A study in Britain proves that kids who enjoy the great outdoors are happier…and smarter.
A study at the Institute of Education at Plymouth University along with the U.K.’s Camping and Caravanning Club explores the relationship between the outdoors and education. A group of parents and their kids were asked a series of questions relating to “educational, psychological and social benefits of the camping experience.”
The study was run by Sue Waite, Associate Professor at the Plymouth Institute of Education. She found that four out of five parents agreed that camping had positive effects on their child’s education. Waite said;
“Interestingly, the parents surveyed believed camping supported the key curriculum subjects of Geography, History and Science.
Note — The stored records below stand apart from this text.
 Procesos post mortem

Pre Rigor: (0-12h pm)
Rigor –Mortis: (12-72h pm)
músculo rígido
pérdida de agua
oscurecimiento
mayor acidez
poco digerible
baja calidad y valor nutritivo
And actually, that stacks up because the most common camping activities were natural – such as rock pooling and nature walks – where children were getting to understand ecosystems and identify lifeforms, respecting nature and the environment.”
The parents who participated in the study reported that the benefits of camping, and escaping technology, gave their kids more independence and confidence which helped them in the classroom because they could relate with their camping experiences.
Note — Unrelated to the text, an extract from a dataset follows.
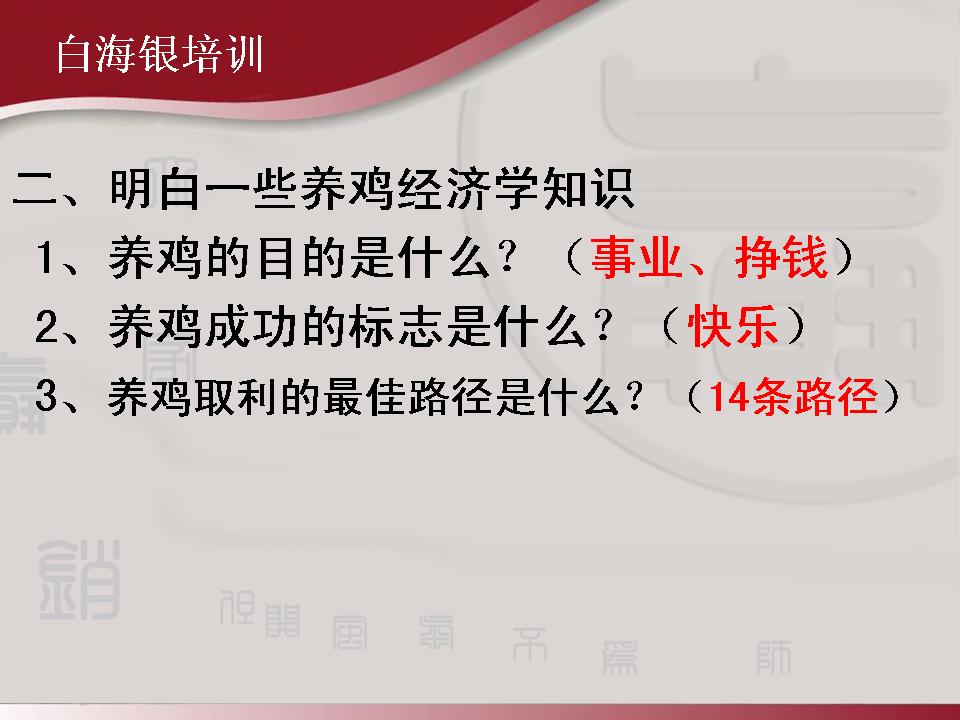 白海银培训

二、明白一些养鸡经济学知识

1、养鸡的目的是什么？（事业、挣钱）

2、养鸡成功的标志是什么？（快乐）

3、养鸡取利的最佳路径是什么？（14条路径）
The children who participated unanimously reported that the things they loved most about camping were “making and meeting new friends, having fun, playing outside and learning various camping skills.”
Getting kids outside and camping is beneficial for both the child and the parents. While this is not earth-shattering news to most, some need the validation of studies like this.
Britain will soon launch a new campaign linking camping and education, Get Kids Camping, based on these findings.